1. A display apparatus, comprising:

a panel including a plurality of gate lines extending along rows, a plurality of signal lines extending along columns, a plurality of pixels arranged in a matrix at intersecting points at which said gate lines and said signal lines intersect with each other, and an image line for supplying an image signal;

a vertical driving circuit disposed in said panel and connected to said gate lines for successively selecting the rows of said pixels;

a plurality of sampling switches disposed in said panel for connecting said signal lines to said image line;

a horizontal driving circuit operable in response to a clock signal inputted from the outside for successively generating sampling pulses to successively drive said sampling switches so that the image signal is successively written into the pixels of the selected row; and

a feedback circuit for detecting a delay amount of each of the sampling pulses, which varies with time, and producing a feedback pulse on which the delay amount is reflected and then feeding back the feedback pulse from the inside to the outside of said panel;

the phase of the clock signal to be inputted to said panel being adjustable outside said panel so as to compensate for the delay amount of the sampling pulse based on the feedback pulse;

said horizontal driving circuit including a shift register for receiving a start pulse and the clock signal from the outside and performing a shifting operation of the start pulse to successively output shift pulses from individual shift stages and an extraction switch set for extracting the clock signal in response to the shift pulses successively outputted from said shift register to successively produce the sampling pulses;

said shift register being capable of changing over transfer of the start pulse between forward transfer wherein the start pulse is transferred in a forward direction and reverse transfer wherein the start pulse is transferred in a reverse direction in response to a changeover signal supplied from the outside;

said feedback circuit having a circuit configuration wherein overlapping elements used for both of the forward transfer and the reverse transfer are formed as common components used commonly.
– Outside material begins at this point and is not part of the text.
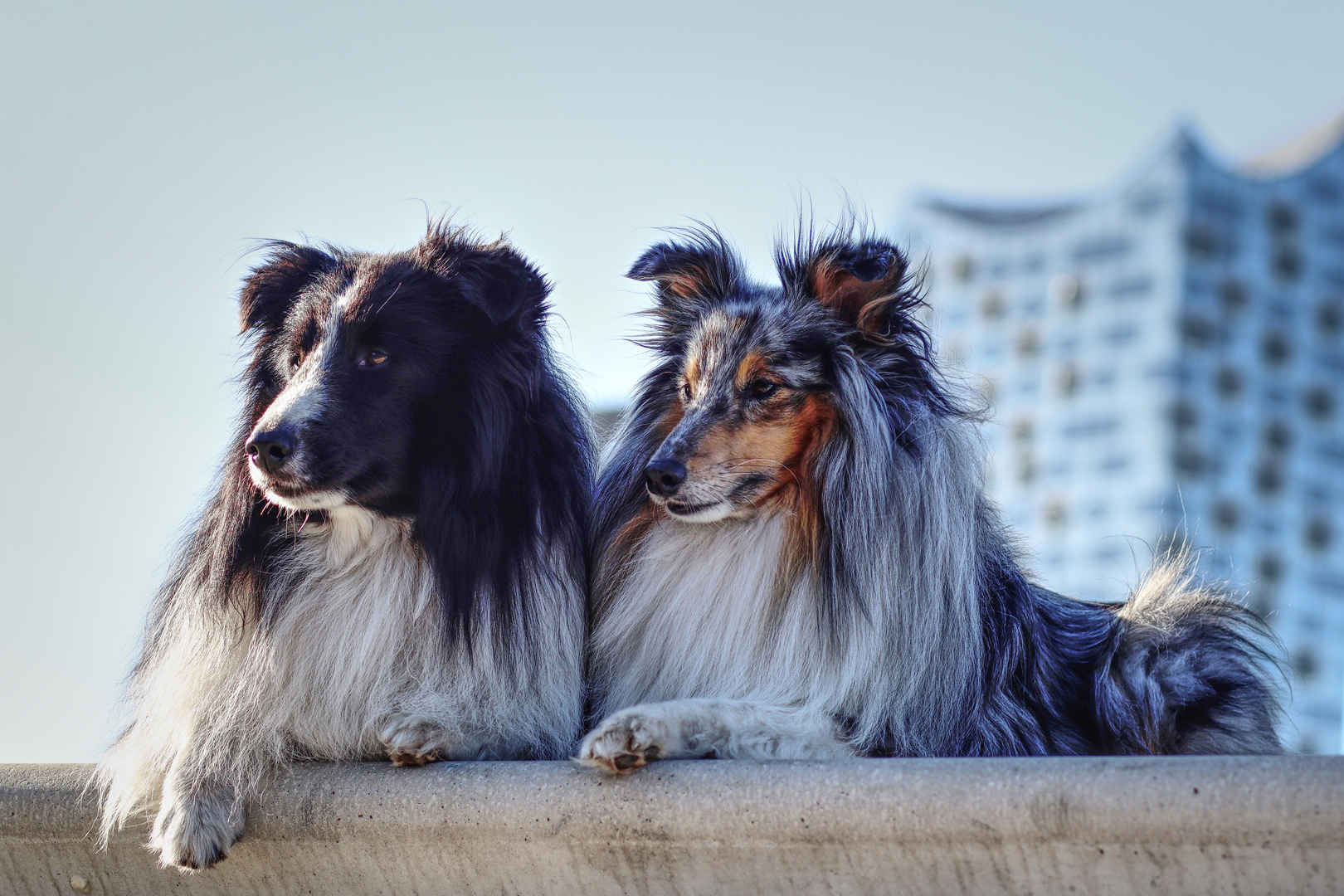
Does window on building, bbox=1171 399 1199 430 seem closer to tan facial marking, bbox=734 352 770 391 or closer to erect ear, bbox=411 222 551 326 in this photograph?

2. The display apparatus according to claim 1, wherein said feedback circuit includes a single processing circuit similar to each shift stage of said shift register, a single extraction switch for extracting the clock signal with the start pulse having passed through said processing circuit to produce a feedback pulse, and a selector for selecting the phase of the clock signal to be supplied to said extraction switch in response to the changeover signal.